===== Okunacak metin

Faturanın delil olması ile ticari defterlerin delil olması birbirinden farklıdır. Fatura karşı tarafça ticari defterlerine kayıt edilmiş ise, burada delil olan fatura değil ticari defterlerdir. Ticari defterler uyumlu olmadığı için lehe delil değeri bulunmasa da, karşı çıkılan faturanın ticari deftere kayıt edilmiş olması halinde ticari defter aleyhe delil oluşturacaktır. İtirazın iptâli davasında takip talebinde gösterilen borç ve borcun sebebi ile bağlılık asıl olup, takip dayanağı belgelerden başka belgelere dayanılması mümkün değildir (Örnek: Yargıtay HGK. 14.12.2011 T. 2011/19-617 E. 2011/749 K.). Faturalarda gösterilen işler belli iken fatura kapsamı dışındaki işler esas alınarak hesaplama yapılamaz.
Dosya kapsamı ve toplanan deliller, bilirkişi raporu hep birlikte değerlendirildiğinde, davanın fatura alacağından kaynaklı başlatılan takibi itiraz nedeniyle açılan itirazın iptali istemine ilişkin olduğu, davacı vekilinin ticari defter ve belgelerine dayandıklarını dava dilekçesinde belirttiği ve belirlenen bilirkişi inceleme gününde ise davacının ticari defter ve kayıtlarını ibraz ettiği, davalının ticari defter ve belgelerini ibraz etmediği görülmüştür. Uyuşmazlık; davacının icra takibine konu alacağın varlığını kanıtlayıp kanıtlamadığı, tarafların BA-BS kayıtlarına göre değerlendirme yapılıp yapılmayacağı, USD bazında taraflar arasında anlaşma olup olmadığı hususlarında toplanmıştır.
Ticari defterlerin delil niteliği yürürlükte bulunan 6100 sayılı HMK’nun 222.maddesinde;
” (1)Mahkeme, ticari davalarda tarafların ticari defterlerinin ibrazına kendiliğinden veya taraflardan birinin talebi üzerine karar verebilir.

==========

■ Görev tanımı ■
Ticari defterlerin delil değerine ilişkin metne göre şu ifadelerin her biri için evet ya da hayır deyin ve kararı belirleyen sözleri metinden aynen alıntılayın: (a) Fatura karşı tarafın ticari defterlerine kaydedilmişse delil olan faturanın kendisidir. (b) İtirazın iptali davasında takip dayanağı belgelerden başka belgelere de dayanılabilir. (c) Davalı, ticari defter ve belgelerini ibraz etmemiştir.

===== Veri kayıtları

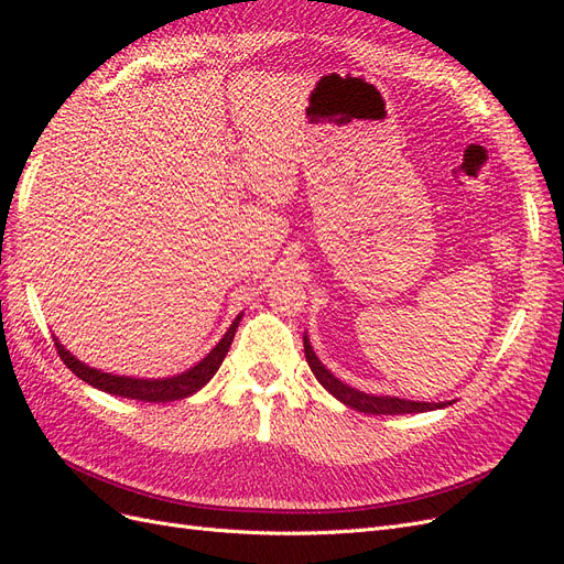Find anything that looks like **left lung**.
Wrapping results in <instances>:
<instances>
[{"label":"left lung","instance_id":"obj_1","mask_svg":"<svg viewBox=\"0 0 564 564\" xmlns=\"http://www.w3.org/2000/svg\"><path fill=\"white\" fill-rule=\"evenodd\" d=\"M303 350H305V362H308L311 371L315 373V379L322 383L324 390H329L336 400L344 404L357 409V412L365 414H419V412H433V409H445L452 402H419V400H404V398H390V395H369L365 390L350 388L340 379H336L334 373L319 362V357L315 355L308 334H303Z\"/></svg>","mask_w":564,"mask_h":564}]
</instances>
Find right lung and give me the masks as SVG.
Instances as JSON below:
<instances>
[{"label": "right lung", "instance_id": "add662e5", "mask_svg": "<svg viewBox=\"0 0 564 564\" xmlns=\"http://www.w3.org/2000/svg\"><path fill=\"white\" fill-rule=\"evenodd\" d=\"M242 315L245 313H240L232 319L224 338H220L218 344L207 352V357H202L195 367L185 369L181 373H174V377H164V379H135V377H119V373L100 371L96 367H89L82 360H77V357L61 344L58 336H54V344H56L61 360L67 365V369H70L75 377H79L82 381H87L89 386H94L98 390L110 392V395H117V398H129V400L174 402V400L195 395L197 390H202L214 379V373L218 371L220 362H224V357L230 350V344H232L237 327H240Z\"/></svg>", "mask_w": 564, "mask_h": 564}]
</instances>
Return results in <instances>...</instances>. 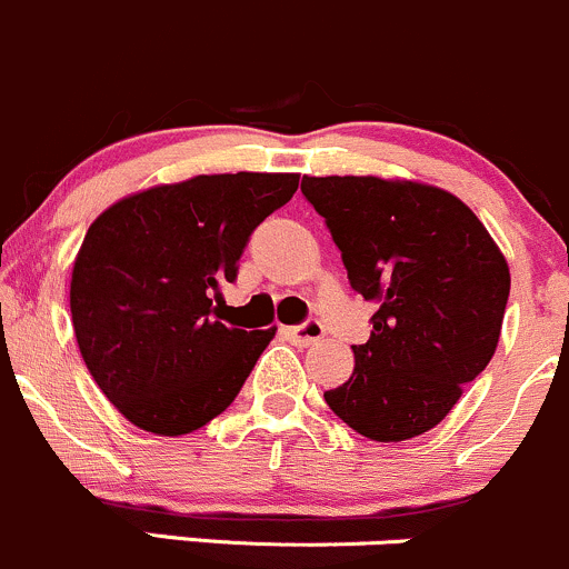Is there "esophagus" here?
I'll return each mask as SVG.
<instances>
[{
    "mask_svg": "<svg viewBox=\"0 0 569 569\" xmlns=\"http://www.w3.org/2000/svg\"><path fill=\"white\" fill-rule=\"evenodd\" d=\"M282 333L292 341V345L309 347V345H315V341H320L322 336H326V328H322L317 320H309V322H303V326L282 328Z\"/></svg>",
    "mask_w": 569,
    "mask_h": 569,
    "instance_id": "obj_1",
    "label": "esophagus"
}]
</instances>
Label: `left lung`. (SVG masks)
Segmentation results:
<instances>
[{
	"label": "left lung",
	"mask_w": 569,
	"mask_h": 569,
	"mask_svg": "<svg viewBox=\"0 0 569 569\" xmlns=\"http://www.w3.org/2000/svg\"><path fill=\"white\" fill-rule=\"evenodd\" d=\"M350 287L377 303L356 369L328 407L375 442L431 431L493 358L510 268L486 224L448 189L380 176H303Z\"/></svg>",
	"instance_id": "8db88e82"
}]
</instances>
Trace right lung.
<instances>
[{
	"label": "right lung",
	"instance_id": "right-lung-1",
	"mask_svg": "<svg viewBox=\"0 0 569 569\" xmlns=\"http://www.w3.org/2000/svg\"><path fill=\"white\" fill-rule=\"evenodd\" d=\"M298 173H211L127 194L91 222L72 262L78 350L138 429L181 437L233 405L277 328L219 317L249 236Z\"/></svg>",
	"mask_w": 569,
	"mask_h": 569
}]
</instances>
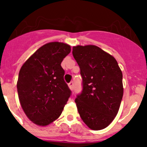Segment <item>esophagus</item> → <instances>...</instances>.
<instances>
[{
	"label": "esophagus",
	"mask_w": 147,
	"mask_h": 147,
	"mask_svg": "<svg viewBox=\"0 0 147 147\" xmlns=\"http://www.w3.org/2000/svg\"><path fill=\"white\" fill-rule=\"evenodd\" d=\"M68 86H69V89H70L71 90H73V88H74V83L72 82H69V84H68Z\"/></svg>",
	"instance_id": "obj_1"
}]
</instances>
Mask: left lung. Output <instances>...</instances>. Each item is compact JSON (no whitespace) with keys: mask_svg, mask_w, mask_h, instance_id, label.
<instances>
[{"mask_svg":"<svg viewBox=\"0 0 147 147\" xmlns=\"http://www.w3.org/2000/svg\"><path fill=\"white\" fill-rule=\"evenodd\" d=\"M72 55L82 78V90L75 99L80 116L91 129H103L119 111L122 72L115 57L97 46L73 47Z\"/></svg>","mask_w":147,"mask_h":147,"instance_id":"8db88e82","label":"left lung"}]
</instances>
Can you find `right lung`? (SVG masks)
<instances>
[{"instance_id": "right-lung-1", "label": "right lung", "mask_w": 147, "mask_h": 147, "mask_svg": "<svg viewBox=\"0 0 147 147\" xmlns=\"http://www.w3.org/2000/svg\"><path fill=\"white\" fill-rule=\"evenodd\" d=\"M70 46L53 42L40 47L23 65L17 82L19 100L33 123L46 126L57 119L71 95L64 80L63 59Z\"/></svg>"}]
</instances>
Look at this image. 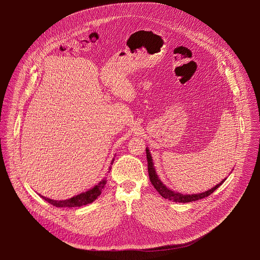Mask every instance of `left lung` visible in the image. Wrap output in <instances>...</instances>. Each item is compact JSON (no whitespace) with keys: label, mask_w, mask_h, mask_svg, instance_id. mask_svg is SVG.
<instances>
[{"label":"left lung","mask_w":260,"mask_h":260,"mask_svg":"<svg viewBox=\"0 0 260 260\" xmlns=\"http://www.w3.org/2000/svg\"><path fill=\"white\" fill-rule=\"evenodd\" d=\"M146 155H147V162H148V173H149V179H150V182L152 183V185L154 186V188L157 190V192L164 198V199H167L169 201H173L175 203H190V202H194V201H199V200H202L204 198H207L209 197L211 193H213L220 185L223 183L225 179L222 180L219 184L215 185L214 187H212L211 189L207 190V191H204L202 193H197V194H182L180 192H177V191H174L172 189H170L167 185H165L159 177L157 176V173L154 169V164H153V160H152V156H151V153L149 151V148H146Z\"/></svg>","instance_id":"8db88e82"}]
</instances>
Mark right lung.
I'll return each mask as SVG.
<instances>
[{
    "instance_id": "right-lung-1",
    "label": "right lung",
    "mask_w": 260,
    "mask_h": 260,
    "mask_svg": "<svg viewBox=\"0 0 260 260\" xmlns=\"http://www.w3.org/2000/svg\"><path fill=\"white\" fill-rule=\"evenodd\" d=\"M113 162H114V158L112 159V161H111V165H113ZM110 170H111V167L109 168L108 173H110ZM106 182H107V178L105 177L96 185H94L92 188L88 189L87 191L79 193V194H77L75 197H73V198L68 199V200H63V201H55V200H51V199L45 198L43 196H41V198L44 201L48 202L49 204H51L52 206H55L57 208L82 207V206L91 204L92 202H94L98 199V197H100V194L102 193V189L104 188Z\"/></svg>"
}]
</instances>
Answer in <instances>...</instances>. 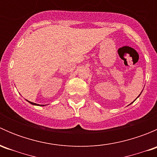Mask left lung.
Instances as JSON below:
<instances>
[{
	"label": "left lung",
	"mask_w": 157,
	"mask_h": 157,
	"mask_svg": "<svg viewBox=\"0 0 157 157\" xmlns=\"http://www.w3.org/2000/svg\"><path fill=\"white\" fill-rule=\"evenodd\" d=\"M140 94H141V93H140ZM140 95H139V96H137V98H138V97H139V96H140Z\"/></svg>",
	"instance_id": "8db88e82"
}]
</instances>
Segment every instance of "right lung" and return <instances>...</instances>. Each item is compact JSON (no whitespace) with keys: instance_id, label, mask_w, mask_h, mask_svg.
Segmentation results:
<instances>
[{"instance_id":"add662e5","label":"right lung","mask_w":157,"mask_h":157,"mask_svg":"<svg viewBox=\"0 0 157 157\" xmlns=\"http://www.w3.org/2000/svg\"><path fill=\"white\" fill-rule=\"evenodd\" d=\"M27 102H29L30 104H32V105H42V106H44V105H39V104L34 103V102H30V101H28V100H27Z\"/></svg>"}]
</instances>
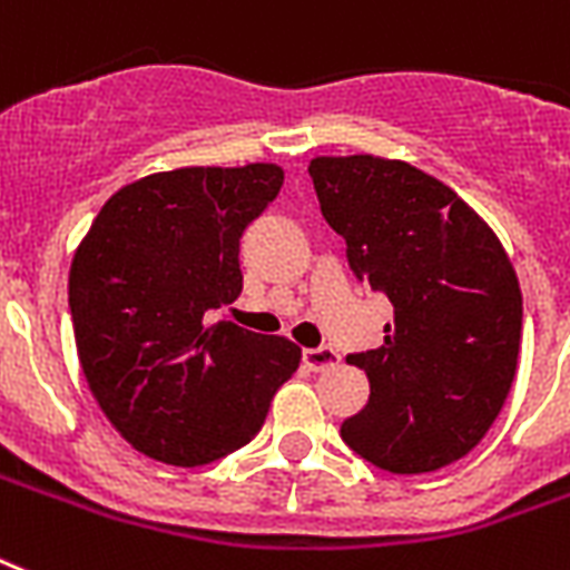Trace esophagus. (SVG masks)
I'll use <instances>...</instances> for the list:
<instances>
[{
  "instance_id": "obj_1",
  "label": "esophagus",
  "mask_w": 570,
  "mask_h": 570,
  "mask_svg": "<svg viewBox=\"0 0 570 570\" xmlns=\"http://www.w3.org/2000/svg\"><path fill=\"white\" fill-rule=\"evenodd\" d=\"M341 362V356L332 347H308L303 350V364L308 371H330Z\"/></svg>"
}]
</instances>
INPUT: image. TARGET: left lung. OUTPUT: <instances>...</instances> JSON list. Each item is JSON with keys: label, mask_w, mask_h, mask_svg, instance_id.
I'll use <instances>...</instances> for the list:
<instances>
[{"label": "left lung", "mask_w": 570, "mask_h": 570, "mask_svg": "<svg viewBox=\"0 0 570 570\" xmlns=\"http://www.w3.org/2000/svg\"><path fill=\"white\" fill-rule=\"evenodd\" d=\"M308 176L356 282L394 308L382 347L347 356L371 397L341 439L382 471H439L480 444L515 380L512 262L465 199L412 164L314 158Z\"/></svg>", "instance_id": "8db88e82"}]
</instances>
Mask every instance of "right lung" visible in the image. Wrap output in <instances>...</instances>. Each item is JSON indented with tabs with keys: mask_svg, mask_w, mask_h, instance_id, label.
Segmentation results:
<instances>
[{
	"mask_svg": "<svg viewBox=\"0 0 570 570\" xmlns=\"http://www.w3.org/2000/svg\"><path fill=\"white\" fill-rule=\"evenodd\" d=\"M273 164L185 167L117 190L70 267V317L94 397L144 456L194 468L262 430L299 347L217 321L244 285L240 238L279 197Z\"/></svg>",
	"mask_w": 570,
	"mask_h": 570,
	"instance_id": "obj_1",
	"label": "right lung"
}]
</instances>
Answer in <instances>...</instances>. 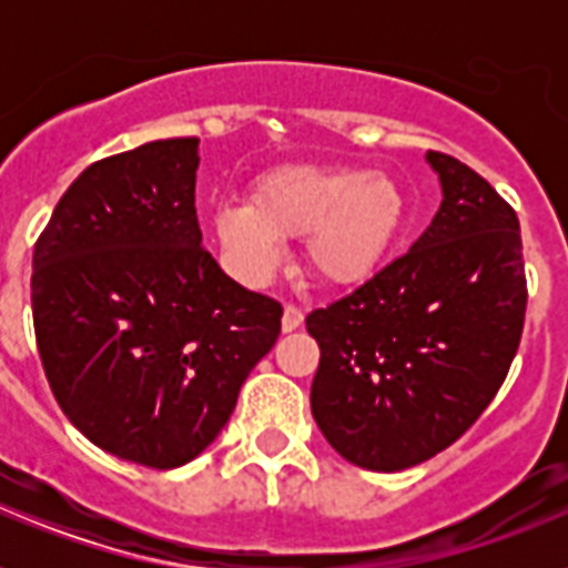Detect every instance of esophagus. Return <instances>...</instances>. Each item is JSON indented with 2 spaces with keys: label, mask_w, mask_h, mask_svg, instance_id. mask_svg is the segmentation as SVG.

==========

■ Yanıt aşağıda ■
(a) Hayır: "burada delil olan fatura değil ticari defterlerdir"
(b) Hayır: "takip dayanağı belgelerden başka belgelere dayanılması mümkün değildir"
(c) Evet: "davalının ticari defter ve belgelerini ibraz etmediği görülmüştür"